** begin **
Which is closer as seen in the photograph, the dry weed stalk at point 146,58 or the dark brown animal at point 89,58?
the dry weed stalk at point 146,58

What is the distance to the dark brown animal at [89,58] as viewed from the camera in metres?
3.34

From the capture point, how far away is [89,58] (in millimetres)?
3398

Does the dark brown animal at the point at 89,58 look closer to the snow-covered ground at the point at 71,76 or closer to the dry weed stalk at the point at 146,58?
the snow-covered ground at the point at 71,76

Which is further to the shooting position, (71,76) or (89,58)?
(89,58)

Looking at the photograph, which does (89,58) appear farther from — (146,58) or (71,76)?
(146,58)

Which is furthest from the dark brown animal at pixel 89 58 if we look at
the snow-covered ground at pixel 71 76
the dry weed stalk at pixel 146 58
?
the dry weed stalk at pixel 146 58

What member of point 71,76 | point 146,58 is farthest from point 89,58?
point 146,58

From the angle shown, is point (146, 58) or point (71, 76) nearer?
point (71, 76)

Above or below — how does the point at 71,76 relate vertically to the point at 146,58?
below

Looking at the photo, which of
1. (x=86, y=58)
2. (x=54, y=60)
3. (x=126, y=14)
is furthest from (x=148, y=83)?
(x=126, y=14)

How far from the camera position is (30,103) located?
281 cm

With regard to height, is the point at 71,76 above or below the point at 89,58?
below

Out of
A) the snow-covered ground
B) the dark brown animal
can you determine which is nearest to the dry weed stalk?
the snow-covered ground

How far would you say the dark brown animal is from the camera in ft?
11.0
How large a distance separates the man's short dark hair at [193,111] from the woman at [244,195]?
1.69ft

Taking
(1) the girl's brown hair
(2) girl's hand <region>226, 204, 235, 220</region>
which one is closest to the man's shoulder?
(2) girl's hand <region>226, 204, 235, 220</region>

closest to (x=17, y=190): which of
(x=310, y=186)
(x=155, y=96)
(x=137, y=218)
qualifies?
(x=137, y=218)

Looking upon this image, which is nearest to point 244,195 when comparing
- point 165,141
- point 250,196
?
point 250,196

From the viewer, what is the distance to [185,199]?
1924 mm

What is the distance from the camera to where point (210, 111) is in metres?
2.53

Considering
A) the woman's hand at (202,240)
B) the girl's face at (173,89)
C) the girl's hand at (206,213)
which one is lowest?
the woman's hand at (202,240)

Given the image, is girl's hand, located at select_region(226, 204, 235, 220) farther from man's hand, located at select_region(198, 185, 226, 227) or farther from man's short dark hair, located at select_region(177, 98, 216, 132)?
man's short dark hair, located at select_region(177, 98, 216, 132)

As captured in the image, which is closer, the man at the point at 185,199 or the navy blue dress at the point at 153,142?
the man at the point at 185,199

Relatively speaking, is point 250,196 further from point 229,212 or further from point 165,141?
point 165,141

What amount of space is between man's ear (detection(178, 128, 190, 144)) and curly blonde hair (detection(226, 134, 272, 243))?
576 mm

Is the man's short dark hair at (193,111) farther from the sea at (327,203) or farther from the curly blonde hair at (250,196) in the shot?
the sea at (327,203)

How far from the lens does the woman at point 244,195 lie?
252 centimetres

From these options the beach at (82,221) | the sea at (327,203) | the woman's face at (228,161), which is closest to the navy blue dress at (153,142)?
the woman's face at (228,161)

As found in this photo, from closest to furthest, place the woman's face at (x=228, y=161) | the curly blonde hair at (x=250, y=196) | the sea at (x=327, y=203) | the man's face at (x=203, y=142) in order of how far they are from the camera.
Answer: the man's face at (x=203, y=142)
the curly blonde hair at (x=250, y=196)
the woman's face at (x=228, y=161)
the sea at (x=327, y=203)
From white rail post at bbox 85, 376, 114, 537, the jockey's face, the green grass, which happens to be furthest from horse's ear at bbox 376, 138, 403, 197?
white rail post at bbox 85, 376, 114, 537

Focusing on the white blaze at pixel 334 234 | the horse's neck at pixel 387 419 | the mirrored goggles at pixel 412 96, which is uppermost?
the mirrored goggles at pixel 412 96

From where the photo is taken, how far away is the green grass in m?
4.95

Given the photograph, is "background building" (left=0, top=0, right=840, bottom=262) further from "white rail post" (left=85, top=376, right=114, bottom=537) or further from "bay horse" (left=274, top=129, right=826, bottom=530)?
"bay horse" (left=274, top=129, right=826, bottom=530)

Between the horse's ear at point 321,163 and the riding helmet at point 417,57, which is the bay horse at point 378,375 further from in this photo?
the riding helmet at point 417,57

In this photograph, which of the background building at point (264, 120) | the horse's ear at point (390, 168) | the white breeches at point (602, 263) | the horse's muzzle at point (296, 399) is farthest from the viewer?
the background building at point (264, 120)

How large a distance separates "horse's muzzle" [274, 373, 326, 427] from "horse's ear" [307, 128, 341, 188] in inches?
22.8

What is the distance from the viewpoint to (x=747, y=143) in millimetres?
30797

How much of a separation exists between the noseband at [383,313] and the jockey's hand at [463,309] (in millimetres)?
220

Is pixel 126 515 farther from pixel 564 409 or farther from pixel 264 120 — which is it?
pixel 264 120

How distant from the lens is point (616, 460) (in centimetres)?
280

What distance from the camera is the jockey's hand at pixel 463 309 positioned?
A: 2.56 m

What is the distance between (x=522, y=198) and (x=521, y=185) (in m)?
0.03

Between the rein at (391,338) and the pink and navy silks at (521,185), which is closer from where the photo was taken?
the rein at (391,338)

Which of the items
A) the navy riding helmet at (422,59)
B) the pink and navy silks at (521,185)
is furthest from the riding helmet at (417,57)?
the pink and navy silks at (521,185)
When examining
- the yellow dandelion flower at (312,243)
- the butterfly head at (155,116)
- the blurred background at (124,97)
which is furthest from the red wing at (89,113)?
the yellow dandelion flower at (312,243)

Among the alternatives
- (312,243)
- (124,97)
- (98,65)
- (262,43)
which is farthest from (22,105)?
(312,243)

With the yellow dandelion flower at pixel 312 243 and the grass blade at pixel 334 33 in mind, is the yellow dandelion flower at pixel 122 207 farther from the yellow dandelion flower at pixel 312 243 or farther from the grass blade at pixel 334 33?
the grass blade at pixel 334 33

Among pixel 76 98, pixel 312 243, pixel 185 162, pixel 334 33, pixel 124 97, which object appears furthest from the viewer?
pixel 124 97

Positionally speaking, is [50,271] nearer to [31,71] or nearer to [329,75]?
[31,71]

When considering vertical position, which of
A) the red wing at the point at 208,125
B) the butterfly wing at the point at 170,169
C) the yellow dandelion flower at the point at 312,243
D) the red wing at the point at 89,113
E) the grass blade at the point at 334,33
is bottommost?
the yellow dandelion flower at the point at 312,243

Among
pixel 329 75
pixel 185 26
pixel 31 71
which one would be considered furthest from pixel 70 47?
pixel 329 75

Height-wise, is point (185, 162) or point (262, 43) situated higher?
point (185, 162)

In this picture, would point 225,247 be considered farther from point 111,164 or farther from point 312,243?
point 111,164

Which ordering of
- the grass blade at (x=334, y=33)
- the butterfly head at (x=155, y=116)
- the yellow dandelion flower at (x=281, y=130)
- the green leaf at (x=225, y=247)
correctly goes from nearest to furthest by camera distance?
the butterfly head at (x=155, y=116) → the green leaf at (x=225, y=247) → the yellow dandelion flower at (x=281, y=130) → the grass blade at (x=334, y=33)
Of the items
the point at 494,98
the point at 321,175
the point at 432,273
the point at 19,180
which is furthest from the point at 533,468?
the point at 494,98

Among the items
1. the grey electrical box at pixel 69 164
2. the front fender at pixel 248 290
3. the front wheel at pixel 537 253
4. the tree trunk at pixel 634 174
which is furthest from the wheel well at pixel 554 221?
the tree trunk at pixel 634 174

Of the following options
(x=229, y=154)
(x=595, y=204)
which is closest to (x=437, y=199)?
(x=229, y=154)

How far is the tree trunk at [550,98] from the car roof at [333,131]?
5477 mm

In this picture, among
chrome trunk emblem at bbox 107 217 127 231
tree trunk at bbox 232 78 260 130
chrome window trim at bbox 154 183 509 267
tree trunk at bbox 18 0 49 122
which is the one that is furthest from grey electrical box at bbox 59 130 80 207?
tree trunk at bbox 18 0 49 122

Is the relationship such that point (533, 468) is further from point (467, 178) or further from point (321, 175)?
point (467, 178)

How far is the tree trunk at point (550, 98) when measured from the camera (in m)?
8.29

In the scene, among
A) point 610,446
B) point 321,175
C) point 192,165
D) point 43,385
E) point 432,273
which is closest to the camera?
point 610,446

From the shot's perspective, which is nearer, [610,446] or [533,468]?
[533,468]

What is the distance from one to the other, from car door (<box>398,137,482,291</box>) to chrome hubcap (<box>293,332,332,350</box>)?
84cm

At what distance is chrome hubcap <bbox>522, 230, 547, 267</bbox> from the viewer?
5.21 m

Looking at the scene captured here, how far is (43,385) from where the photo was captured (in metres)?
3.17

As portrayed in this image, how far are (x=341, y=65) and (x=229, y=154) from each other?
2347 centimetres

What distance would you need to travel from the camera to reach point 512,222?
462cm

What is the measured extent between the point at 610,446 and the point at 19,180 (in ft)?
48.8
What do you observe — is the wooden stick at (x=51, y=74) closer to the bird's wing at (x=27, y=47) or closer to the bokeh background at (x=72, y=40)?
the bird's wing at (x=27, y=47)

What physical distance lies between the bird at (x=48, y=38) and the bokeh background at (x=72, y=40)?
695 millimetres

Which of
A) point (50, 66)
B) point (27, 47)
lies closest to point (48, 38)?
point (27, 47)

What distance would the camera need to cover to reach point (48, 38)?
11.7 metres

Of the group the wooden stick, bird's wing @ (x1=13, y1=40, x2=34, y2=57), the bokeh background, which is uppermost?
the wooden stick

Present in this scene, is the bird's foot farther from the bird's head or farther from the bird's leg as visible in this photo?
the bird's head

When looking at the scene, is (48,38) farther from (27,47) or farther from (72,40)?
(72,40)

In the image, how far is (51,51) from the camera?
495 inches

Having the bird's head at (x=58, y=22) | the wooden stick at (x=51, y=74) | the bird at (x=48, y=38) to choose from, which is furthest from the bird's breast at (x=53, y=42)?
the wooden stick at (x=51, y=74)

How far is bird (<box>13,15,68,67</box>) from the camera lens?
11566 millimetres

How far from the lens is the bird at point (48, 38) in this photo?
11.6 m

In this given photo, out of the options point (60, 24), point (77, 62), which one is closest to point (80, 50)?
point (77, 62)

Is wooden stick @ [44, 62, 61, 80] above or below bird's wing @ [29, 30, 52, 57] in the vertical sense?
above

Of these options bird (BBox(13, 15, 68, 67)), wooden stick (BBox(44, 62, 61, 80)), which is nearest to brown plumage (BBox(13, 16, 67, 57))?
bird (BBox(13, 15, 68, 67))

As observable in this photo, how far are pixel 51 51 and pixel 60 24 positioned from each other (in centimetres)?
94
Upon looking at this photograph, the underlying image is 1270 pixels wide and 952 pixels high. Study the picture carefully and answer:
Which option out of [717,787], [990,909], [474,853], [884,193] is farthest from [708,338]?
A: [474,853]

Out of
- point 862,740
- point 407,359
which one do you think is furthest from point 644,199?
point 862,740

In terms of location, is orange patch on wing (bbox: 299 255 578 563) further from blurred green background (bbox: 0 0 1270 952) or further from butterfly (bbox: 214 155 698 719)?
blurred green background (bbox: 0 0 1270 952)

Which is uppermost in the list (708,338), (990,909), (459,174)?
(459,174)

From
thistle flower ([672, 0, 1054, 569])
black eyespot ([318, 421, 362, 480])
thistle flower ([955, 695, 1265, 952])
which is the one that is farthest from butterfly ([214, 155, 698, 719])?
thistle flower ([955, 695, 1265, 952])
** end **
- Exercise objective
Copy out the lines above, unchanged, starting with the line that contains "In terms of" and ending with the very last line.

- Solution
In terms of location, is orange patch on wing (bbox: 299 255 578 563) further from blurred green background (bbox: 0 0 1270 952) or further from butterfly (bbox: 214 155 698 719)?
blurred green background (bbox: 0 0 1270 952)

Which is uppermost in the list (708,338), (990,909), (459,174)?
(459,174)

From
thistle flower ([672, 0, 1054, 569])
black eyespot ([318, 421, 362, 480])
thistle flower ([955, 695, 1265, 952])
which is the one that is farthest from butterfly ([214, 155, 698, 719])?
thistle flower ([955, 695, 1265, 952])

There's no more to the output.